What to work on:
Copy out only the span from the line with "What distance from the camera" to the end of the data, both ends kept, word for word.

Raw records

..............................

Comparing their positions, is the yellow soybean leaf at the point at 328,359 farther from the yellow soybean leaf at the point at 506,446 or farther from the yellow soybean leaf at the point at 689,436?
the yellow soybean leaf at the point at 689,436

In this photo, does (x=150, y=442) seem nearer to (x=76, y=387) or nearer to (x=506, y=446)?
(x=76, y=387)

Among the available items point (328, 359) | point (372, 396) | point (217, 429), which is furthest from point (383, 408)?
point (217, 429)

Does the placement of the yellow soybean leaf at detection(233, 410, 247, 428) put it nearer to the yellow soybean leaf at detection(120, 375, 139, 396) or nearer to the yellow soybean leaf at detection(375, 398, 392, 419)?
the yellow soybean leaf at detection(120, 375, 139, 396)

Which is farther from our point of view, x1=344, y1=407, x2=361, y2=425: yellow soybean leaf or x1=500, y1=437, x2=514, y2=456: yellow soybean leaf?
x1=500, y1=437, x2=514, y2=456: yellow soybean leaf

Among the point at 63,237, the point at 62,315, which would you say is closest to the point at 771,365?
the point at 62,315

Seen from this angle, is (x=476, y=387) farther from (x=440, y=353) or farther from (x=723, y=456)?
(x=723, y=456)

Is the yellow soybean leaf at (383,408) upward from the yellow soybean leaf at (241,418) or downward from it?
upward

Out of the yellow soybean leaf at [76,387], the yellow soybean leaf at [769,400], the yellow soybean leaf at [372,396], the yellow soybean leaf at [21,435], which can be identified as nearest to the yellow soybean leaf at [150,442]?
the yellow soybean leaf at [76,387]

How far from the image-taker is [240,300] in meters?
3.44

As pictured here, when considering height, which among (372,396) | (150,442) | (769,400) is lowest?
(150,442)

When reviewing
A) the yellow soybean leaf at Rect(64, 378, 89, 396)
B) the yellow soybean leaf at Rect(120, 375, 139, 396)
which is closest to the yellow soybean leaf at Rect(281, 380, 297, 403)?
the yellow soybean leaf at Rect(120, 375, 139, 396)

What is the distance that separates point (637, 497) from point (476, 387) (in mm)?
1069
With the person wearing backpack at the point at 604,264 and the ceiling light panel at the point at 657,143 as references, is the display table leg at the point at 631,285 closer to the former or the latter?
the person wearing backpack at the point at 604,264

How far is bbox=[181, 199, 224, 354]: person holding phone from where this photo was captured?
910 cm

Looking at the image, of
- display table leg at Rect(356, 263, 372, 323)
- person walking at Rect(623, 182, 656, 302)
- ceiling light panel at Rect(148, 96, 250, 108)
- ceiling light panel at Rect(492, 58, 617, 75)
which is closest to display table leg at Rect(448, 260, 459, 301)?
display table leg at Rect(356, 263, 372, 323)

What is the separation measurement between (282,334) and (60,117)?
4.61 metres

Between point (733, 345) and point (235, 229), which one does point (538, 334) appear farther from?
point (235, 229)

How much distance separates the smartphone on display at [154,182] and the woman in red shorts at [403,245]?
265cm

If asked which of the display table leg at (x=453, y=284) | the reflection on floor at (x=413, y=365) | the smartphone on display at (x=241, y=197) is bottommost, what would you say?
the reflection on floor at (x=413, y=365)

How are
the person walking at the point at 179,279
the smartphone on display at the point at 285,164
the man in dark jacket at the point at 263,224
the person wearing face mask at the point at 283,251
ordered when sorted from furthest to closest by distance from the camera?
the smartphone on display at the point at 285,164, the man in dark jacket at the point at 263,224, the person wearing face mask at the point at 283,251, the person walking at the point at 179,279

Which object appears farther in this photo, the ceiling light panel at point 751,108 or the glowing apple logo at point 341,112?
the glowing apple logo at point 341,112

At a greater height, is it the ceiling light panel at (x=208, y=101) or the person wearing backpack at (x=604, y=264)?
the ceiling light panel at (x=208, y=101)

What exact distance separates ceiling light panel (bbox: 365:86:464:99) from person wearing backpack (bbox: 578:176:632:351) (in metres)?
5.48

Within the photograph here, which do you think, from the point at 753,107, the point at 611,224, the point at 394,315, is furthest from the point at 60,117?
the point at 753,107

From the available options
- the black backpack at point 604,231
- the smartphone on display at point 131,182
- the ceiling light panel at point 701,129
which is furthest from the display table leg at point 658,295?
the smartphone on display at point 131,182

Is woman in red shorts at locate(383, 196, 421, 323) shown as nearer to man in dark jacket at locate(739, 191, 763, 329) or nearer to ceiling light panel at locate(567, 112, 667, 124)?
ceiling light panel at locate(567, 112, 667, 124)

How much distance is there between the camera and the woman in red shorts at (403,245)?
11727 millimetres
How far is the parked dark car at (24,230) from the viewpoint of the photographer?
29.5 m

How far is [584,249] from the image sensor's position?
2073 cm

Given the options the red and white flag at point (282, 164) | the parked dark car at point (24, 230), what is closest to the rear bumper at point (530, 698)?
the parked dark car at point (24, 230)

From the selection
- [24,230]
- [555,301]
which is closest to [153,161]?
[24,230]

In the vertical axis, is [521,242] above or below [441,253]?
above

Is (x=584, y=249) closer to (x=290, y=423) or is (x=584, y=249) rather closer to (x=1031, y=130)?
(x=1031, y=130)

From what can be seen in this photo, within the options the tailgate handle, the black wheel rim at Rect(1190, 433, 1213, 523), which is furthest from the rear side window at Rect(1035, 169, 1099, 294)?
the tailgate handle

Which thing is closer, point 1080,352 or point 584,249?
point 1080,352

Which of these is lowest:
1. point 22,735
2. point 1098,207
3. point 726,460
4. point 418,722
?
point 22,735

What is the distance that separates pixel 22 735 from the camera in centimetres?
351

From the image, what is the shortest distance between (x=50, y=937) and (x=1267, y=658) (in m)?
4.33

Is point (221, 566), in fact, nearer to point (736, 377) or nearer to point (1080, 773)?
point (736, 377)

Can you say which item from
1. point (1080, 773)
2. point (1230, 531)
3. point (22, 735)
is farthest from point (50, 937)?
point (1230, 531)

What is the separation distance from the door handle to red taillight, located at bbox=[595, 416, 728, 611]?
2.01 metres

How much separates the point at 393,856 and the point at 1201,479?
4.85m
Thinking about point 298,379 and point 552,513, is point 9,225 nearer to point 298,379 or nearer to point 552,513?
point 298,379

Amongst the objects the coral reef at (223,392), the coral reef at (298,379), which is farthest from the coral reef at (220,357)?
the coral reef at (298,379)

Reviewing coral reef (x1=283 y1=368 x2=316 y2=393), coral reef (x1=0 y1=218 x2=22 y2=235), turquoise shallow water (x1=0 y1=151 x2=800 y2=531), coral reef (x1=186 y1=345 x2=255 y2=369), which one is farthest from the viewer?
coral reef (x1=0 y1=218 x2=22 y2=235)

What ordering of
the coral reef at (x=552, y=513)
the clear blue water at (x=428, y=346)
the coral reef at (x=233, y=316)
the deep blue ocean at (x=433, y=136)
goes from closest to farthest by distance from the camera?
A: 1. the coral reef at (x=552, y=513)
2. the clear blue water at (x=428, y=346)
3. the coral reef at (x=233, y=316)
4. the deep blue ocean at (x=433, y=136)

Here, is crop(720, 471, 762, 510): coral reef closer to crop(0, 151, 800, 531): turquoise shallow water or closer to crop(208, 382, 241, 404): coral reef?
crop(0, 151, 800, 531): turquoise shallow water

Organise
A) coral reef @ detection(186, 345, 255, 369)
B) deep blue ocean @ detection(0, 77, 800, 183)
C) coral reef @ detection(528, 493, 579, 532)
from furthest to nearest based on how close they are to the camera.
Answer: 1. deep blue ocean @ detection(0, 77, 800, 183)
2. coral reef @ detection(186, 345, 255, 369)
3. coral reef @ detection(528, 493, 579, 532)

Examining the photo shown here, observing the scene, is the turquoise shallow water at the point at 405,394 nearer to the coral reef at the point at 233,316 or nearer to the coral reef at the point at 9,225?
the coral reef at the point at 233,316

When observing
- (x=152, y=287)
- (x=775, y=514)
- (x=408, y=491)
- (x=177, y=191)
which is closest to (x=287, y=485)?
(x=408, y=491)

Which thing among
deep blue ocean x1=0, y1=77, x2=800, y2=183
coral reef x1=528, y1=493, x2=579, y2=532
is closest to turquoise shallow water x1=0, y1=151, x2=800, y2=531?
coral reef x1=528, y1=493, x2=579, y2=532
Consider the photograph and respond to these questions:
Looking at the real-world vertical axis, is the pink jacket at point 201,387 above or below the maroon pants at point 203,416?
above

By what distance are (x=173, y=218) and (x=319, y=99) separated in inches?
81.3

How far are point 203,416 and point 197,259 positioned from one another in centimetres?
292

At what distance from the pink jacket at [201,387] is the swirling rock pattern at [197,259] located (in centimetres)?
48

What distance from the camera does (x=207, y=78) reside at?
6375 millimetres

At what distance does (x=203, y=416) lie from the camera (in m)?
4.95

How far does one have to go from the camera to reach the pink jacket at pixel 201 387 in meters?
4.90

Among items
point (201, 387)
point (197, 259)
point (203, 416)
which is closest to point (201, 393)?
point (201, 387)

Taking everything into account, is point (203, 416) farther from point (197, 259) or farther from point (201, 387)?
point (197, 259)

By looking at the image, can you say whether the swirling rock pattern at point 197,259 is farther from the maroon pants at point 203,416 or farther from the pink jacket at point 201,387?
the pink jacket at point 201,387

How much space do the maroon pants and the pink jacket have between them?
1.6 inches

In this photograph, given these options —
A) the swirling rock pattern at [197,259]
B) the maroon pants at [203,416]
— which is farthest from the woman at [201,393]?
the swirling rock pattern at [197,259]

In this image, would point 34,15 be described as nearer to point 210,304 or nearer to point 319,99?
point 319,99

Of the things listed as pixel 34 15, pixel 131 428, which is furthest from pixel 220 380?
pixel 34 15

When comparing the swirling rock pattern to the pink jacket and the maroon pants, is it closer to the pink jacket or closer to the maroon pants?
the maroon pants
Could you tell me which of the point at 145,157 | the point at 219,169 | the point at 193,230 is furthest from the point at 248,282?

..............................

Solution for this problem:
What distance from the camera does (x=207, y=78) reside at?
6375 millimetres

At what distance does (x=203, y=416) lie from the camera (in m)?
4.95

How far does one have to go from the camera to reach the pink jacket at pixel 201 387 in meters?
4.90

Among items
point (201, 387)
point (197, 259)
point (203, 416)
which is closest to point (201, 393)?
point (201, 387)

Taking everything into account, is point (203, 416) farther from point (197, 259) or farther from point (201, 387)?
point (197, 259)

By looking at the image, can you say whether the swirling rock pattern at point 197,259 is farther from the maroon pants at point 203,416 or farther from the pink jacket at point 201,387?
the pink jacket at point 201,387

How much space do the maroon pants and the pink jacket have between them?
1.6 inches

In this photograph, given these options —
A) the swirling rock pattern at [197,259]
B) the maroon pants at [203,416]
— which is farthest from the woman at [201,393]?
the swirling rock pattern at [197,259]

In this image, would point 34,15 be described as nearer to point 210,304 or nearer to point 319,99?
point 319,99

Of the things listed as pixel 34 15, pixel 131 428, which is furthest from pixel 220 380?
pixel 34 15

When comparing the swirling rock pattern to the pink jacket and the maroon pants, is it closer to the pink jacket or closer to the maroon pants?
the maroon pants
Could you tell me which of the point at 145,157 | the point at 219,169 | the point at 193,230 is furthest from the point at 248,282?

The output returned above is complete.